Name of Algorithm | Supported Attributes | Not supported Attributes |
---|---|---|
Naive Bayesian | T.PDegree, Attendance, T.Gender, T. Age | Gender of student, location of schools, age of student |
Random Forest | Attendance, T. Gender, T.PDegree, Marks | Age of the student |
Support Vector Machine | Marks, T. Age, T.Gender, Attendance, Gender of student | Location of the school, age of the student |
Deep Learning | T.PDegree, T.Age, Attendance, T.Gender | Marks, location of the school, age of the student. |
Table 3: Relevant features in prediction of each algorithms and not supported features
Name of Algorithms | Accuracy |
---|---|
Naive Bayesian | 75% |
Random Forest | 67% |
Support Vector Machine | 73% |
Deep Learning | 77% |
Table 4: Accuracy level of each algorithm
Education data mining is adaptive application which is widely being used in education sector to improve the quality of education by analyzing and predicting the performance of student on large scale.
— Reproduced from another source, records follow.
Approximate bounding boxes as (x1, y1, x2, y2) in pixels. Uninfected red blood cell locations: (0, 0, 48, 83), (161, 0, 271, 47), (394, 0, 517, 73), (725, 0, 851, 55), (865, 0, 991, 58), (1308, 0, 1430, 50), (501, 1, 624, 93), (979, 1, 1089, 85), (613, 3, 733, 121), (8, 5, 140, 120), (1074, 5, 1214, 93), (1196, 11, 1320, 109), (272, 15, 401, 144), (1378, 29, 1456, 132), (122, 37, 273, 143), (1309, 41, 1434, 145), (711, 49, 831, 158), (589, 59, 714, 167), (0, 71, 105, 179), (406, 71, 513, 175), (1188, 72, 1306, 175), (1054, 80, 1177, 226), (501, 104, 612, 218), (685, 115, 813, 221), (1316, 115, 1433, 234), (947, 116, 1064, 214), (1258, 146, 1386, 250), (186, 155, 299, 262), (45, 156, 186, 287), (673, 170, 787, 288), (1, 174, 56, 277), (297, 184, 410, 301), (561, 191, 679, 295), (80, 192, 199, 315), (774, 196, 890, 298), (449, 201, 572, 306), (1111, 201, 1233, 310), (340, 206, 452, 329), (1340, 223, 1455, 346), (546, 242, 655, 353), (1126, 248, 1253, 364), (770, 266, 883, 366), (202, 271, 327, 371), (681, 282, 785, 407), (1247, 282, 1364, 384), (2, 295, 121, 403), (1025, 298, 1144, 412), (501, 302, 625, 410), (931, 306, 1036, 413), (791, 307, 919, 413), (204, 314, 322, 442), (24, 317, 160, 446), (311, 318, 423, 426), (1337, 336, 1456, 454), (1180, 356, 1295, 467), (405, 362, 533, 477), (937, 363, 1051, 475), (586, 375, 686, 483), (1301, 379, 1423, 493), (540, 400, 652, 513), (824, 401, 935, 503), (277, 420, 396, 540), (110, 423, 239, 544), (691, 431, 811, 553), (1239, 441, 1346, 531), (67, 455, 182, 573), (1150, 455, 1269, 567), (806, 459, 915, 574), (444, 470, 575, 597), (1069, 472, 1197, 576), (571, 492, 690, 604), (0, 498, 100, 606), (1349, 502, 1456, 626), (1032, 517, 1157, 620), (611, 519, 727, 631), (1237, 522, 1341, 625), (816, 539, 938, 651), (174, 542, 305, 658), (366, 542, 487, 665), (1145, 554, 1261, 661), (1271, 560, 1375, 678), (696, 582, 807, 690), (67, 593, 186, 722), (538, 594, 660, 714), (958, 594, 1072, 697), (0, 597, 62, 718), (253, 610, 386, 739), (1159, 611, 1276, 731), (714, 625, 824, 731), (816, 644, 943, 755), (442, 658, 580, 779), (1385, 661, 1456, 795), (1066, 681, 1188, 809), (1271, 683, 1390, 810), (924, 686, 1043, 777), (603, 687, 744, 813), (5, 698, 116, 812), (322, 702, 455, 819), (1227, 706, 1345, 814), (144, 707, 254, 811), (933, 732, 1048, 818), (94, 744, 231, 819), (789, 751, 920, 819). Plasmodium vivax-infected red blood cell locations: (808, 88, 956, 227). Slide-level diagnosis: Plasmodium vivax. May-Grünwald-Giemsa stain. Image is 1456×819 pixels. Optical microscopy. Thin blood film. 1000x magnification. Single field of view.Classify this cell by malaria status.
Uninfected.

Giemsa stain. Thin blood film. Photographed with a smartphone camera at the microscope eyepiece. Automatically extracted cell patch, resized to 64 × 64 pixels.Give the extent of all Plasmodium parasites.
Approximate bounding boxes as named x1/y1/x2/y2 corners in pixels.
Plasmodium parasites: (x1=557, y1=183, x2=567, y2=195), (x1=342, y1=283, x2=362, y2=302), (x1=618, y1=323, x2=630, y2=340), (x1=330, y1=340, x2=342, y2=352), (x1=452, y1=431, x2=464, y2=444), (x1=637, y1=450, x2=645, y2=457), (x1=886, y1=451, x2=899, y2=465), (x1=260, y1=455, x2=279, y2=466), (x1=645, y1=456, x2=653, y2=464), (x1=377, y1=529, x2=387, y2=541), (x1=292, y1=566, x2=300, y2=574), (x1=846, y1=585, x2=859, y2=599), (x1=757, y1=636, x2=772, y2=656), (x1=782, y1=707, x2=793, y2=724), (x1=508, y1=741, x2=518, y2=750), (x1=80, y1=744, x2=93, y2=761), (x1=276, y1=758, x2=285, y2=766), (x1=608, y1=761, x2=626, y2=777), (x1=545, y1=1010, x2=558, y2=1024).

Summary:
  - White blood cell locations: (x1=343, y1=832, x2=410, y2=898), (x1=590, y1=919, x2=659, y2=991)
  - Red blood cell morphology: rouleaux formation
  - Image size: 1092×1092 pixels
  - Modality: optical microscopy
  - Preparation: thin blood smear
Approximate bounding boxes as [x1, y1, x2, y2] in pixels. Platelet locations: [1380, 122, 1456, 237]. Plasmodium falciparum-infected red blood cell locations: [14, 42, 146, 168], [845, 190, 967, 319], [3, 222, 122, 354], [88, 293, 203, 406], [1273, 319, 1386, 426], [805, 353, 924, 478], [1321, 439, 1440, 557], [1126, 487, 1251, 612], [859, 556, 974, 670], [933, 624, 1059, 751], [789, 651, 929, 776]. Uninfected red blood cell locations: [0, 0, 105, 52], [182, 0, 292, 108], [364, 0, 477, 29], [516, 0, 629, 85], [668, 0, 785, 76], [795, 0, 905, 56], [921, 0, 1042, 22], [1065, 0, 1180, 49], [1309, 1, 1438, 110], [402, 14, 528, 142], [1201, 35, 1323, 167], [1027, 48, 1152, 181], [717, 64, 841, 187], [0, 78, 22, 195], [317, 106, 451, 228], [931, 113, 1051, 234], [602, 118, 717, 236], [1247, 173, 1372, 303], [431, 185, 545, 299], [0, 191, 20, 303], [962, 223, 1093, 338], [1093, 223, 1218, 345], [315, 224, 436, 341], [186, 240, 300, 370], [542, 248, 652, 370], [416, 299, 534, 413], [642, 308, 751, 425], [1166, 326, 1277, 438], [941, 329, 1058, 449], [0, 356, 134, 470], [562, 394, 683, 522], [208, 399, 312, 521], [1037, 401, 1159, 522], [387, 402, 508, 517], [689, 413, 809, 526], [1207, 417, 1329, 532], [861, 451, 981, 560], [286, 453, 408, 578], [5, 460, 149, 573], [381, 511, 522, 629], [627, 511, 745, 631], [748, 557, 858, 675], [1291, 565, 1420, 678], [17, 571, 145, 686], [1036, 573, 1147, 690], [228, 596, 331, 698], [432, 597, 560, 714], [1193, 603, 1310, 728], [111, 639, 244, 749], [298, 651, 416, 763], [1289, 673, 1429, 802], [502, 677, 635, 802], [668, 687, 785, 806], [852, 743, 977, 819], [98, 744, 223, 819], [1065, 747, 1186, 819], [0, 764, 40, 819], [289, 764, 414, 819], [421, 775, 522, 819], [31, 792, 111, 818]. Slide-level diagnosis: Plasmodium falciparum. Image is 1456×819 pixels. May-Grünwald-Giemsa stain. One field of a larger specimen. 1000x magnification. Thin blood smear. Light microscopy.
In this research paper the data of students, teachers and schools of government primary school is collected from various districts of Punjab either in rural areas or urban areas of both male and female schools. The data is sorted and only required features related to the teacher, student and school are selected. The features contain round about eight hundred entries and same entries for the testing. The data is analyzed and predicted using the rapid miner tools by applying the four algorithms. The algorithms are Naive Bayesian, random forest, support vector machine and deep learning. From these algorithms, the results are produced from the results it can observed that the teacher degree, age and attendance of the student are greatly impact on the performance of the student which is retention in this case. On factors of the institutes can be analyzed such as parent attributes or class room attributes in future as a future work.